Light: Light provides the energy to power the first stage of photosynthesis and prdouce ATP and reduced NADP needed for the next stage. Light also causes stomata to open so that gaseous exchange can occur. When light intendity is low, the rate of photosynthesis is low. As the light intensity increases, the rate of photsynthesis increases. At a certain point, even when light intensity increases, the rate of photosynthesis does not increase. Now a factor other than light intensity is the limiting factor

Question 26

Describe the effect of changing the light intensity on the calvins cycle

Answer 26

1) GP cannot be reduced to TP
2) TP levels fall and GP accumulates
3) If TP falls, RuBP cannot be regenerated

Question 27

Describe the effects of changing CO₂ concentration on the Calvin cycle

Answer 27

If the concentration of carbon dioxide falls below 0.01%:

• RuBP cannot accept it, and accumulates
• GP cannot be made
• Therefore, TP cannot be made

Question 28

Describe the effects of temperature on the calvin cycle

Answer 28

The Calvin cycle involves many enzyme catalysed reactions.

The effects of temperature changes are:

1) Low to 30 oC - rate increases with temperature if CO2 , Water and light not limiting.

> 30 oC - Competition from photorespiration (O2 competes with CO2 for Rubisco’s active site) reduces production of TP and therefore other products

> 45 oC - Enzymes may be denatured so further reducing TP concentrations

Question 29

Describe the effects of water stress

Answer 29

Access to sufficient water allows the transpiration stream to cool the plant. Water also keeps cells turgid and stomata open for gaseous exchange.

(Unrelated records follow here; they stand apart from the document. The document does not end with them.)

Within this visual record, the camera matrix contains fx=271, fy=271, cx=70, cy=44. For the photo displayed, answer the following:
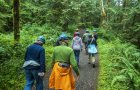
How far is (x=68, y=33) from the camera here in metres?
30.7

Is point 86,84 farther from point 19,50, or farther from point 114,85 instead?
point 19,50

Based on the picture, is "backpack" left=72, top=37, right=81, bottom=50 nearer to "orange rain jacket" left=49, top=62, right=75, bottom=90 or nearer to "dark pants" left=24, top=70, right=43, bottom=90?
"dark pants" left=24, top=70, right=43, bottom=90

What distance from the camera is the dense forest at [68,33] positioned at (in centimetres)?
1210

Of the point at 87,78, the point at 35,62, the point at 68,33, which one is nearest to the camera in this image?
the point at 35,62

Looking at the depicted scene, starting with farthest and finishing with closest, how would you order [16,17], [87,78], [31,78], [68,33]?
[68,33] < [16,17] < [87,78] < [31,78]

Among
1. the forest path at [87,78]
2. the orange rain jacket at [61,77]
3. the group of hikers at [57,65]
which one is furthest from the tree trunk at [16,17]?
the orange rain jacket at [61,77]

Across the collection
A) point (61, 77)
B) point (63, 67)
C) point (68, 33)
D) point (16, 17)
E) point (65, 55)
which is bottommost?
point (68, 33)

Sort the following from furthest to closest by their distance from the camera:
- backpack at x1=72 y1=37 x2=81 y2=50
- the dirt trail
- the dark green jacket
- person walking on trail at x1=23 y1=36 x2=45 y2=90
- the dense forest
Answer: backpack at x1=72 y1=37 x2=81 y2=50, the dense forest, the dirt trail, person walking on trail at x1=23 y1=36 x2=45 y2=90, the dark green jacket

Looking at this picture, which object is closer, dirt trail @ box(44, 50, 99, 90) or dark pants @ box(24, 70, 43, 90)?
dark pants @ box(24, 70, 43, 90)

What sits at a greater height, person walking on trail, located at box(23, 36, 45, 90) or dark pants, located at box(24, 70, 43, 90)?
person walking on trail, located at box(23, 36, 45, 90)

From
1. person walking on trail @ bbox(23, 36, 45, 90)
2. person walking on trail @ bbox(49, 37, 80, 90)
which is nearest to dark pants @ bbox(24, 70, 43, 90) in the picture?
person walking on trail @ bbox(23, 36, 45, 90)

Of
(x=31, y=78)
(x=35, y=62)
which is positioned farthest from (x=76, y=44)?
(x=35, y=62)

Lack of water (Water stress) results in:

1. Roots can replenish water lost by transpiration
2. Cells become plasmolysed
3. Roots produce abscisic acid which when reaches leaves causes stomata to close reducing gaseous exchange
4. Tissues become flaccid and wilt
5. Rate of photosynthesis greatly reduces.

Question 30

Describe the steps involved in the light-independent stage of photosynthesis

Answer 30

1) Carbon dioxide combines with a carbon dioxide acceptor, a five carbon compund called ribulose bisphosphate (RuBP). This reaction is catalysed by the enzyme RuBisCO.
2) RuBP becomes carboxylated by accepting the carboxyl group, forming an unstable intermediate 6 carbon compound that immediatley breaks down.
3) The product is 2 molecules of a 3-carbon compund, GP. The carbon dioxide has now been fixed.
4) GP is then reduced, using hydrogens from recued NADP from the LDS, to triose phosphate (TP). Energy from ATP, also made during the LDS is used at this tsage at the rate of two molecules of ATP for every molecule of carbon dioxide fixed during stage 3.
5) In 10 of every 12 TP molecules, the atoms are rearranged to regenerate 6 molecules of RuBP. This process requires phosphate groups. Chloroplasts contain only low levels of RuBP, as it is contiually being converted to GP, but is also continually being regenrated. The remaining 2 of the 12 molecules of TP are the product.

Question 31

Describe the molecules involved in the LIS

Answer 31

GANT TAR

GP + ATP + NADP –> TP

TP + ATP –> RuBP

Question 32

Investigating the behaviour of leaf discs

Answer 32

1. Use a plastic straw to cut four leaf discs from a plant
2. Remove the plunger from a 5 cm3 transparent plastic syringe. Add 5 cm3 of 0.2M sodium hydrogen carbonate solution.
3. Gently blow the leaf discs out of the straw into the solution in the syringe
4. Carefully replace the plunger and point the syringe upwards
5. Push out all of the air
6. Place a finger over the nozzle and gently pull the plunger down. Many bubbles will appear on the leaf discs.
7. Tap the syringe vigorously so that the air bubbles rise to the top. Repeat steps 5, 6, and 7 until all the discs sink
8. Put it under the light-bank and start a stop watch. Record the time taken for each disc to rise.